**Document**

------------

Materials were confiscated from Delgado's cell on December 29, 2009. Corrections Officer J. Maze reviewed the materials the following day and discovered a letter dated December 11 belonging to another inmate, Cruz. The letter advised that an individual, Billie Jo Casias, was "permanently banned" from the prison visitation program. Maze also discovered two "Visit Addition and Deletion" forms used to add visitors to Delgado's approved visitation list. On those forms, Delgado sought to add Casias to his approved visitor list, and he indicated that Casias was not on any other list and had never been incarcerated. Maze discovered that Casias had been incarcerated at the Edna Mahan Correctional Facility and was released from custody on December 6, 2009. Delgado was charged with a violation of *.352.
At a disciplinary hearing held on January 4, 2010, Delgado was provided with counsel substitute and pled not guilty. Delgado did not name any witnesses and declined the opportunity to call any. Counsel substitute argued that Casias visited the facility on December 28, 2009, and that Delgado did not know she was "banned" from the prison. The hearing officer concluded that Delgado knew Casias was not permitted in the facility based upon the letter to Cruz that Delgado had in his possession. The hearing officer amended the charge to attempt, *.803, and adjudicated Delgado guilty of the amended charge. He imposed the following sanctions: 10 days detention, with credit for time served; loss of 180 days of commutation credits; and a referral to the classification committee with a recommendation of the loss of contact visitation for one year.
Delgado filed an administrative appeal and again argued that he was unaware Casias was banned from visits at the facility. The Assistant Superintendent denied Delgado's appeal, concluding "[t]here was substantial credible evidence to uphold the finding of the [h]earing [o]fficer." This appeal followed.
Our review of agency action is limited. "An appellate court ordinarily will reverse the decision of an administrative agency only when the agency's decision is 'arbitrary, capricious or unreasonable or  is not supported by substantial credible evidence in the record as a whole.'" Ramirez v. N.J. Dep't of Corr., 382 N.J. Super. 18, 23 (App. Div. 2005) (alteration in original) (quoting Henry v. Rahway State Prison, 81 N.J. 571, 579-80 (1980)). "Substantial evidence means such evidence as a reasonable mind might accept as adequate to support a conclusion." Figueroa v. N.J. Dep't of Corr., 414 N.J. Super. 186, 192 (App. Div. 2010) (quotations omitted). Furthermore, "[i]t is settled that '[a]n administrative agency's interpretation of statutes and regulations within its implementing and enforcing responsibility is ordinarily entitled to our deference.'" Wnuck v. N.J. Div. of Motor Vehicles, 337 N.J. Super. 52, 56 (App. Div. 2001) (second alteration in original) (quoting In re Appeal by Progressive Cas. Ins. Co., 307 N.J. Super. 93, 102 (App. Div. 1997)). We have noted in the past that the Legislature has provided DOC with broad discretion in all matters regarding the administration of a prison facility, including disciplinary infractions by prisoners. Russo v. N.J. Dep't of Corr., 324 N.J. Super. 576, 583 (App. Div. 1999).

------------

**Information provided**
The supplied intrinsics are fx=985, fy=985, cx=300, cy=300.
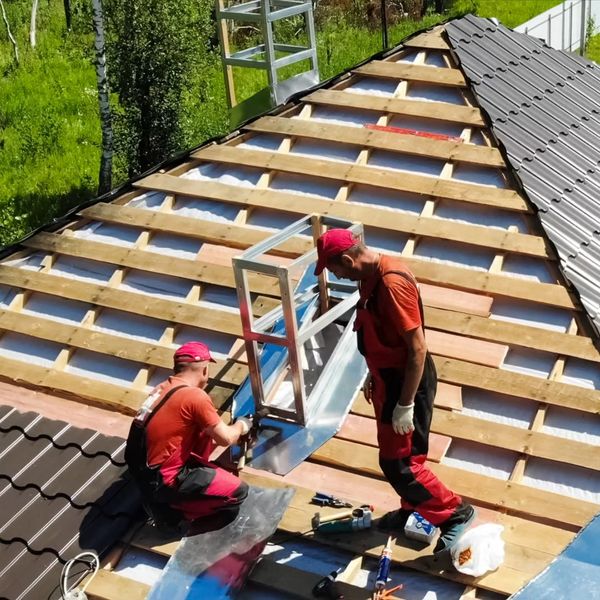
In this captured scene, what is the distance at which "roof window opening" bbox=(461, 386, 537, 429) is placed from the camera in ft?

------------

**Written exercise 1**
Answer these questions using the court opinion:
(a) On what date was the disciplinary hearing held?
(b) At which facility had Casias been incarcerated?
(c) Who denied Delgado's administrative appeal?
**Written exercise 2**
Quote the stretch of the court opinion from "Materials were confiscated" through "violation of *.352.".

**Final result 1**
(a) January 4, 2010
(b) The Edna Mahan Correctional Facility
(c) The Assistant Superintendent

**Final result 2**
Materials were confiscated from Delgado's cell on December 29, 2009. Corrections Officer J. Maze reviewed the materials the following day and discovered a letter dated December 11 belonging to another inmate, Cruz. The letter advised that an individual, Billie Jo Casias, was "permanently banned" from the prison visitation program. Maze also discovered two "Visit Addition and Deletion" forms used to add visitors to Delgado's approved visitation list. On those forms, Delgado sought to add Casias to his approved visitor list, and he indicated that Casias was not on any other list and had never been incarcerated. Maze discovered that Casias had been incarcerated at the Edna Mahan Correctional Facility and was released from custody on December 6, 2009. Delgado was charged with a violation of *.352.